**EXTRACTED TEXT**
============================================================
The results of the simulations with data based on the unidimensional model (see Figure A1) show that power generally increases with sample sizes and the number of response categories. For the proposed score‐based tests for ordinal factor models as well as for tests based on GRMs fitted via FI estimation, power lies between 98% and 100% when there is parameter fluctuation with respect to all model parameters. Figure A4shows that given fluctuation with respect to the threshold parameters of the first item τ1k only, sample sizes of at least n=2000 are needed for k=4 thresholds and sample sizes of at least n=1000 are needed for k=6 thresholds to achieve power of over 90% for all test statistics. For the simulated data sets with parameter fluctuation with respect to the discrimination parameters λj, power results for both ordinal factor models and for GRMs fitted via FI estimation are shown in Figure A5. For k=1, sample sizes of n=2000 are needed to achieve power of over 90% for all tests statistics. In general, with respect to power, the score‐based test does not perform better for models fitted via FI estimation as compared to ordinal factor models.
Type I error results for the unidimensional model are generally within the expected range of 3% and 6% for all test statistics for ordinal factor models and for GRMs fitted via FI estimation for all sample sizes and numbers of thresholds. This indicates that the score‐based test for ordinal factor analysis performs equally well as for the GRMs fitted via FI estimation when estimating unidimensional IRT models. The computation times for fitting the unidimensional GRM via FI estimation (using the EM algorithm) and the ordinal factor models are very similar (see Table A4).
============================================================
**STATED EXERCISE A**
Repeat the rows word for word, from the line with "GET /detect?q=picture/frames&fmt=prose_corners" through the last line of the rows.
The passage on score-based tests and the rows have nothing to do with each other.
============================================================
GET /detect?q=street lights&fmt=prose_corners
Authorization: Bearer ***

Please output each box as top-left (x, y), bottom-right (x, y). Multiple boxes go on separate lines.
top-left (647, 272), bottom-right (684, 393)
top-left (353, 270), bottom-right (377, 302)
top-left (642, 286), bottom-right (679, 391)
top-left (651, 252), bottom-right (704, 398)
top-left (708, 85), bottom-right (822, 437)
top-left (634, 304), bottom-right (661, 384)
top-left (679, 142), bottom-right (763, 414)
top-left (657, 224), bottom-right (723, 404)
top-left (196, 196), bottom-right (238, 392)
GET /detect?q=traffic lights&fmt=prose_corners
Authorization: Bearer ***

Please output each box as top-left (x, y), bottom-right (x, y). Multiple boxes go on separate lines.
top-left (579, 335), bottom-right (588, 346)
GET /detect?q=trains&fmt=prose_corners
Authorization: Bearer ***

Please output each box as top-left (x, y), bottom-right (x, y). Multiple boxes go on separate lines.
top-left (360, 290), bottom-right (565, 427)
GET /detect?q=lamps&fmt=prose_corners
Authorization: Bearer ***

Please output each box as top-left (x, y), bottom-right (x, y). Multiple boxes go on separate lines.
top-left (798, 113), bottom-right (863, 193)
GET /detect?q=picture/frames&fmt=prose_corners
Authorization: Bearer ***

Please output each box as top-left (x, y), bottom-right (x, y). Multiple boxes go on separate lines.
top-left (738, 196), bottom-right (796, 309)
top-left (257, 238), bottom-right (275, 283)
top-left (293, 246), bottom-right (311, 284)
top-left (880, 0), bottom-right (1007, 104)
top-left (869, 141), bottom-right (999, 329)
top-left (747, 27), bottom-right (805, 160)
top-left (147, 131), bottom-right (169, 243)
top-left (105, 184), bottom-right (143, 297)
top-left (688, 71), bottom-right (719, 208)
============================================================
**STATED EXERCISE B**
In the passage on score-based tests, what range do the Type I error results for the unidimensional model generally fall within?

**FINAL RESULT A**
GET /detect?q=picture/frames&fmt=prose_corners
Authorization: Bearer ***

Please output each box as top-left (x, y), bottom-right (x, y). Multiple boxes go on separate lines.
top-left (738, 196), bottom-right (796, 309)
top-left (257, 238), bottom-right (275, 283)
top-left (293, 246), bottom-right (311, 284)
top-left (880, 0), bottom-right (1007, 104)
top-left (869, 141), bottom-right (999, 329)
top-left (747, 27), bottom-right (805, 160)
top-left (147, 131), bottom-right (169, 243)
top-left (105, 184), bottom-right (143, 297)
top-left (688, 71), bottom-right (719, 208)

**FINAL RESULT B**
Between 3% and 6%.